Bearbeiter: Karsten Gaede und Christoph Henckel

Zitiervorschlag: BGH, 4 StR 532/12, Beschluss v. 29.01.2013, HRRS 2013 Nr. 355


BGH 4 StR 532/12 - Beschluss vom 29. Januar 2013 (LG Bielefeld)

Zulässiges Verteidigungsverhalten (Berufen auf Notwehr); Doppelverwertungsverbot

§ 46 Abs. 2, Abs. 3 StGB; § 32 StGB

Leitsatz des Bearbeiters

Grundsätzlich ist es einem Angeklagten nicht verwehrt, sich gegen den Vorwurf der Körperverletzung mit der Behauptung zu verteidigen, er habe in Notwehr gehandelt. Soweit damit Anschuldigungen gegen Dritte verbunden sind, werden die Grenzen eines zulässigen Verteidigungsverhaltens dadurch nicht überschritten (vgl. BGH NStZ 2010, 692). Eine wahrheitswidrige Notwehrbehauptung kann erst dann straferschwerend gewertet werden, wenn Umstände hinzukommen, nach denen sich dieses Verteidigungsverhalten als Ausdruck einer zu missbilligenden Einstellung darstellt (vgl. BGH NStZ 2007, 463).

Entscheidungstenor

1. Auf die Revision des Angeklagten wird das Urteil des Landgerichts Bielefeld vom 19. Juli 2012 im Strafausspruch aufgehoben.

2. Im Umfang der Aufhebung wird die Sache zu neuer Verhandlung und Entscheidung, auch über die Kosten des Rechtsmittels, an eine andere Strafkammer des Landgerichts zurückverwiesen.

Gründe

Das Landgericht hat den Angeklagten wegen gefährlicher Körperverletzung in zwei Fällen zu einer Gesamtfreiheitsstrafe von vier Jahren und neun Monaten verurteilt. Seine wirksam auf den Rechtsfolgenausspruch beschränkte Revision hat Erfolg (§ 349 Abs. 4 StPO).

I.

Auszüge aus Datensätzen:
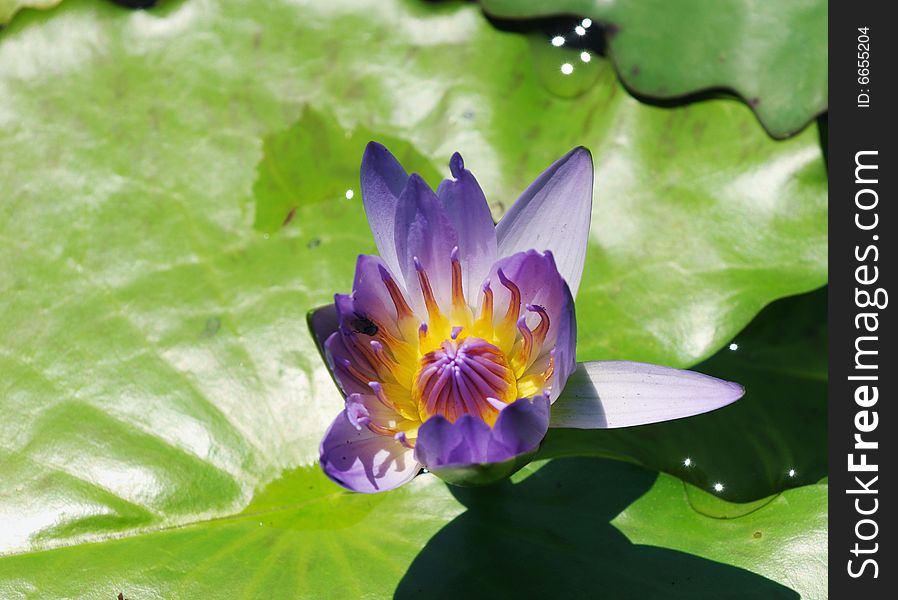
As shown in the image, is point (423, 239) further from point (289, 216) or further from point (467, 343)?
point (289, 216)

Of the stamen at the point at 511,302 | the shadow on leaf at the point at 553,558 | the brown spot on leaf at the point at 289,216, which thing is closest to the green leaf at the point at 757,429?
the shadow on leaf at the point at 553,558

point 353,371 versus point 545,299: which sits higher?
point 545,299

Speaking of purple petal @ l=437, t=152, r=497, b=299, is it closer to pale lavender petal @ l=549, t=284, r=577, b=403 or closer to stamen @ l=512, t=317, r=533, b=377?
stamen @ l=512, t=317, r=533, b=377

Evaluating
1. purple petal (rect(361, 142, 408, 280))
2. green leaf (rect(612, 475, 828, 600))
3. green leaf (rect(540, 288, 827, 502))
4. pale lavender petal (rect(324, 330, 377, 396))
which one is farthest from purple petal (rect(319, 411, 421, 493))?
green leaf (rect(612, 475, 828, 600))

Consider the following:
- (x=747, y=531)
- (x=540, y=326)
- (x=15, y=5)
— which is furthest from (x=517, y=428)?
(x=15, y=5)

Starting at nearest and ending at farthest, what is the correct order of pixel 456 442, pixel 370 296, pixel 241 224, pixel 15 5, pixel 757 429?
pixel 456 442
pixel 370 296
pixel 757 429
pixel 241 224
pixel 15 5

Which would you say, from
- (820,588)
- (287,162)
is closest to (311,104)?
(287,162)
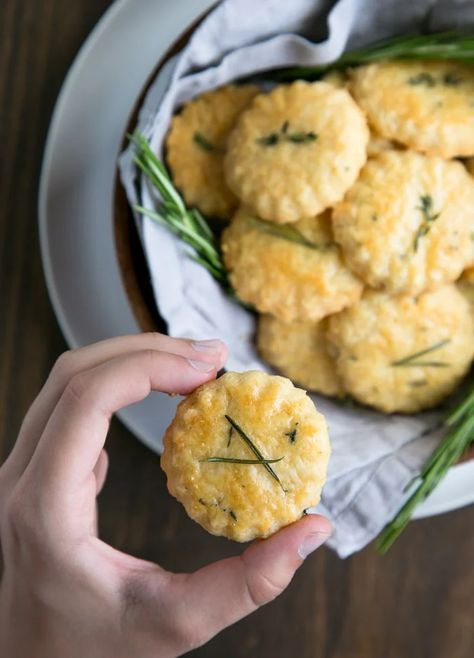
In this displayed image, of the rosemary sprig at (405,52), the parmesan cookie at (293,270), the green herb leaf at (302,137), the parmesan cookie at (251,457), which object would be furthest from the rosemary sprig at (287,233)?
the parmesan cookie at (251,457)

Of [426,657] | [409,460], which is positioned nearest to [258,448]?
[409,460]

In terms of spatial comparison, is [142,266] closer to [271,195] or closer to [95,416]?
[271,195]

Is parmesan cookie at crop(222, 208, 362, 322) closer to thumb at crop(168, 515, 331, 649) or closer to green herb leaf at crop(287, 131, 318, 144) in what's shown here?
green herb leaf at crop(287, 131, 318, 144)

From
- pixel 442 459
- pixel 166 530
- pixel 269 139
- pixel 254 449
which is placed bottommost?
pixel 166 530

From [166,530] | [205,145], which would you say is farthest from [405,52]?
[166,530]

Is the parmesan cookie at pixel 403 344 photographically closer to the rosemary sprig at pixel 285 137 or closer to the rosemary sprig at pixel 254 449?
the rosemary sprig at pixel 285 137

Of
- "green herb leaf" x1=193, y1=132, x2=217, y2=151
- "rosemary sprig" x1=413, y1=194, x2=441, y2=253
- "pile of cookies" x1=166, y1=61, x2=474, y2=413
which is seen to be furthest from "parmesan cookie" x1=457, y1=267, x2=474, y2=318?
"green herb leaf" x1=193, y1=132, x2=217, y2=151

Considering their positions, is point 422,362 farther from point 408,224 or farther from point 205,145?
point 205,145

Aufgabe:
Schreiben Sie den Artikel über den BGH-Beschluss zur Notwehrbehauptung im Strafverfahren im Anschluss an seine letzte Zeile weiter. Die Datensätze sind eigenständiges Material und gehören nicht zum Artikel.

Lösung:
Nach den Feststellungen stach der Angeklagte am 5. Oktober 2010 dem Zeugen H. ohne nachvollziehbaren äußeren Anlass ein Messer mit einer Klingenlänge von etwa 7,5 cm in den Bereich des linken Brustkorbs. Der Zeuge erlitt eine ca. 7 cm tiefe Stichwunde, die mit einem Faden genäht werden musste. Da weder die Lunge, noch die innere Schicht des Brustkorbs verletzt wurden, bestand keine konkrete Lebensgefahr (Fall II. 2a der Urteilsgründe). Am 20. Oktober 2011 packte der Angeklagte in den Räumlichkeiten einer Buchhandlung seine ehemalige Lebensgefährtin, die Zeugin B., von hinten an den Haaren und schlug mehrfach mit der Faust auf sie ein. Als die Zeugin am Boden lag, hielt er sie mit der linken Hand fest und fügte ihr mit einem Cutter-Messer Verletzungen im oberen linken Brustbereich und im Nacken zu. Die Stichverletzung im Brustbereich musste genäht werden. Es ist eine sichtbare Narbe zurückgeblieben. Die Zeugin leidet auch weiterhin an einer posttraumatischen Belastungsstörung (Fall II. 2b der Urteilsgründe).

Das Landgericht hat den Angeklagten in beiden Fällen wegen gefährlicher Körperverletzung mittels eines anderen gefährlichen Werkzeugs gemäß § 224 Abs. 1 Nr. 2 StGB schuldig gesprochen und gegen ihn Einzelfreiheitsstrafen in Höhe von zwei Jahren und sechs Monaten (Fall II. 2a) und drei Jahren und neun Monaten (Fall II. 2b) verhängt. Aus diesen Einzelfreiheitsstrafen hat es eine Gesamtfreiheitsstrafe von vier Jahren und neun Monaten gebildet.

II.

Der Strafausspruch hält aus mehreren Gründen rechtlicher Überprüfung nicht stand.

1. Die beiden verhängten Einzelstrafen können nicht bestehen bleiben, weil das Landgericht jeweils sowohl im Rahmen der Prüfung eines minderschweren Falls gemäß § 224 Abs. 1 letzter Halbsatz StGB, als auch bei der konkreten Strafzumessung ein zulässiges Verteidigungsverhalten zum Nachteil des Angeklagten gewertet hat.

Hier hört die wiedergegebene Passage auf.